Humans by Lamplight winds up The Enchantments with a revolution that takes a strange turn. Its principal agent is the fifteen-year-old Boughrabwa, though she cannot use language nor even stand steady without support. She begins in the house of a Mistress of Imbeciles. Boughrabwa and several other characters, all connected by ties of kinship, get caught up as heirs named in a will. In that document Madame Lula (Lhool from The Broken House) bequeaths to each of them one of her subject znoon (malevolent demons; singular: zinn, zinniya). These she has taken captive and lodged within her own body as her “tenants.” Proud of her strength (she forced her znoon to perform degrading tasks, as sex workers and servants), Lula wishes to test that of her legatees.
The znoon, however, have plans of their own. Bred and educated Under the Mountain, znoon desire nothing but to make mischief for their human rivals. In many respects znoon resemble humans, but they live much longer, and they can manipulate their bodies, even changing gender if they must. To them history is a spectacle in which znoon play the most attractive roles, while humans play the clown, fools, and victims. Led by Dish, a high-ranking zinniya, Lula’s tenants begin by following their late mistress’ will: possessing and tormenting her heirs. Humans, we learn, have multiple souls with diverse tastes and drives that are normally subjugated to one overmastering soul. This identity can come about naturally, but often znoon take possession by inserting an artificial soul, a machine constructed from images, powerful enough to marshal the humans’ natural souls to do its bidding.

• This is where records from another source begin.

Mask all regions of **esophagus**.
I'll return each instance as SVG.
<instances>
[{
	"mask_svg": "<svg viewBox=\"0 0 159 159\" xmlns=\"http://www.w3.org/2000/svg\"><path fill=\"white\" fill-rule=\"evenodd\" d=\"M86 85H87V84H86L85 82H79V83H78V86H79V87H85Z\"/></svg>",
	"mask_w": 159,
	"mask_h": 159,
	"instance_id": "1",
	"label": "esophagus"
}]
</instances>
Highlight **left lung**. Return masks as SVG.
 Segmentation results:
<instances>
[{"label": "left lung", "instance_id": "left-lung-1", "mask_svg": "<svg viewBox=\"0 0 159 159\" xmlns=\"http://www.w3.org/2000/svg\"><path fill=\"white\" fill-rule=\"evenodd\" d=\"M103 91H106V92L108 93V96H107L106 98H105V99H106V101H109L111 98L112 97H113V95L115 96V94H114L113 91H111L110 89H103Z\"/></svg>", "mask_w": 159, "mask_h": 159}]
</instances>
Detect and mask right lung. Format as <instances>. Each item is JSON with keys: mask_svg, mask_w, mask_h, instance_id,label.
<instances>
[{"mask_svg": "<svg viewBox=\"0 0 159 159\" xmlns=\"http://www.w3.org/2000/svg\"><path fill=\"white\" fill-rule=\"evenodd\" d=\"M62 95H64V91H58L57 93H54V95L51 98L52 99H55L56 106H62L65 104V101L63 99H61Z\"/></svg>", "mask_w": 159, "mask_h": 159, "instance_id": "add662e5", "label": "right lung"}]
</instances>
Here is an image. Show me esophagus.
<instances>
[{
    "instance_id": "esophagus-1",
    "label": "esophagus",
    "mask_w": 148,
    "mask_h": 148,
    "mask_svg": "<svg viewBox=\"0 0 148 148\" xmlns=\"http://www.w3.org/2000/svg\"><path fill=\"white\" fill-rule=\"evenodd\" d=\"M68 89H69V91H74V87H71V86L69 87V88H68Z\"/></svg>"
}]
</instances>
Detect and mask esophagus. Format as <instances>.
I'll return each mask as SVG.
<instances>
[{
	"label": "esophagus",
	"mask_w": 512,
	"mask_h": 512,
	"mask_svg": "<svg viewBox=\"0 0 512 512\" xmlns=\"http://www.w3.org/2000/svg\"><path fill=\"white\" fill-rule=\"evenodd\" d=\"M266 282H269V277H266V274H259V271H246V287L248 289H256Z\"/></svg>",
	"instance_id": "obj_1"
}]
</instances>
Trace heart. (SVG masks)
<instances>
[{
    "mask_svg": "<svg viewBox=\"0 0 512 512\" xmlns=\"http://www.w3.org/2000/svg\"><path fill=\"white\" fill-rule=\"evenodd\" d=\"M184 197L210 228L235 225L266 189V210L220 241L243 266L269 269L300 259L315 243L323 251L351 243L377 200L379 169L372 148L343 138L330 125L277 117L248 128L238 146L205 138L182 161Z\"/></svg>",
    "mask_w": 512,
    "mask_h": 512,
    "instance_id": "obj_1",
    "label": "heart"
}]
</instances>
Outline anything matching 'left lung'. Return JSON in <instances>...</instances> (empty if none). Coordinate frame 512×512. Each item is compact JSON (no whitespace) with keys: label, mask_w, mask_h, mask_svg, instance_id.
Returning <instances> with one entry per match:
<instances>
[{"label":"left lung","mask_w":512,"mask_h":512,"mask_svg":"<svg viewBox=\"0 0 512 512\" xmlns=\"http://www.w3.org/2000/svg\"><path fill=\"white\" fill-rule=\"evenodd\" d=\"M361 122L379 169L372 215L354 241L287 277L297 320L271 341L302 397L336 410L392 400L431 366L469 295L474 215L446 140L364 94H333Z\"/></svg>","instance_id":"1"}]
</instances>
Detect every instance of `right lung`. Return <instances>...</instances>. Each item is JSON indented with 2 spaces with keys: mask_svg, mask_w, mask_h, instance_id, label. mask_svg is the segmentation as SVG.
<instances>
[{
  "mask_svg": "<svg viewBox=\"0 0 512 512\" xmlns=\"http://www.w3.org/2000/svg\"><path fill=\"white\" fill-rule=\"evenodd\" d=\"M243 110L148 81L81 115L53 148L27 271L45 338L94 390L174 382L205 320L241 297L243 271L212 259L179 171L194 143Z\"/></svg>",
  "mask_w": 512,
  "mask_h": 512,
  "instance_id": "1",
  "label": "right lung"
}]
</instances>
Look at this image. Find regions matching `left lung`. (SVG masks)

But most of Lula’s heirs live outside Fiyashi, the capital city, where Lula’s tenants lived luxuriously in her mansion. They don’t want to leave. One in particular, Mamselle Minx, sent into the desert, comes up with a plan that will return her to Fiyashi. She reads up on a shamanistic spectacle, the Ghost Dance, that amounts to an uprising on behalf of an indigenous princess. Minx knows that one of Lula’s heirs, Ahelen, is really her daughter whom she bore and then sold to the childless couple ruling that country, to be their heir, the Infanta Anna, and to shore up their tottering régime (The Broken House). After they were assassinated and the country taken over by a Protectorate run in the interest of foreign capitalists and religious bigots, “Anna” was saved and carried off to a distant city, to be raised as Ahelen (Maznoona), till she returned to Fiyashi and married a bookseller. Lula’s will assigned Ahelen to two other znoon, but Minx intends to take possession of her and shape the mousy bookseller’s wife into the princess Anna. Minx’s superior, Dish, goes for this plan, seeing enormous potential to make trouble for humans and to draw attention to herself.
From there the plot proceeds through the Ghost Dance, which ends in a massacre; the hoarding of a staple grain mainly consumed by the poor; the launch of a scholarly journal (The Review of Znoon & Human Studies); a general strike, and a staged comedy. Lula’s former slaves all return to Fiyashi. The human heirs, freed from possession, use what powers they have to thwart the history envisioned by the znoon. The weakest of them, Boughrabwa, turns up an unexpected weapon.